#### Article
You have to imagine the euro would have strengthened a long time ago, had it not been for Greece, Ireland and the rest. There was a relentless rise in the value of the euro against the dollar in the first years of the single currency, peaking just shy of $1.60 in the summer of 2008.

It fell sharply in the wake of the crisis, only to creep up again in 2009, when European investors were bullish, and no-one was paying much attention to what was going on in Athens - or Madrid.

By the end of November 2009, the euro was back up at $1.50. But then, the world discovered the PIIGS. Bad news for Greece, Ireland, Portugal, Spain and the rest, and anyone holding their government debt - good news for the eurozone's exporters, especially the German ones.

The longer eurozone policy makers fudged and delayed, the more competitive German exporters became. At the end of May 2010, the euro was down at $1.20.

Since then, the currency has been even more closely linked to ministers' ability to keep a grip. Amazingly, it was back at $1.40 at the end of the year, as traders briefly stopped worrying about Portugal and Spain. Then it slumped again - falling again, today, on fears that ministers would not make much headway on proposals to expand the eurozone's new bailout facility - the EFSF - and/or make it more nimble in response to market shocks.

#### Task goal
In the passage about the euro's value, what was the euro worth against the dollar at the end of May 2010? Rely only on the passage about the euro's value.

#### Source data
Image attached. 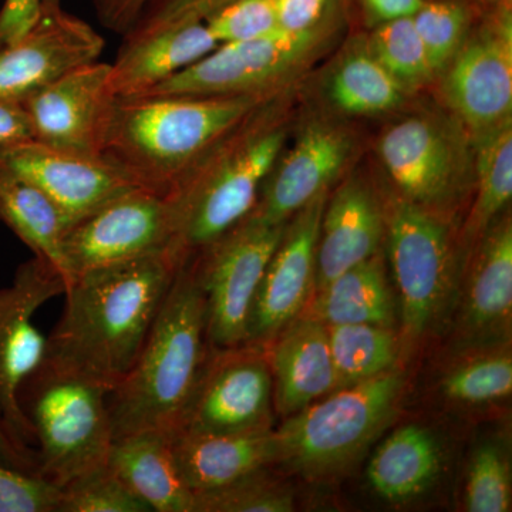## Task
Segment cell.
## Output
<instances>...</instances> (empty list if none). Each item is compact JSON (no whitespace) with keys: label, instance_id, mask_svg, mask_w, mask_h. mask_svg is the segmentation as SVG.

#### Answer to this exercise
$1.20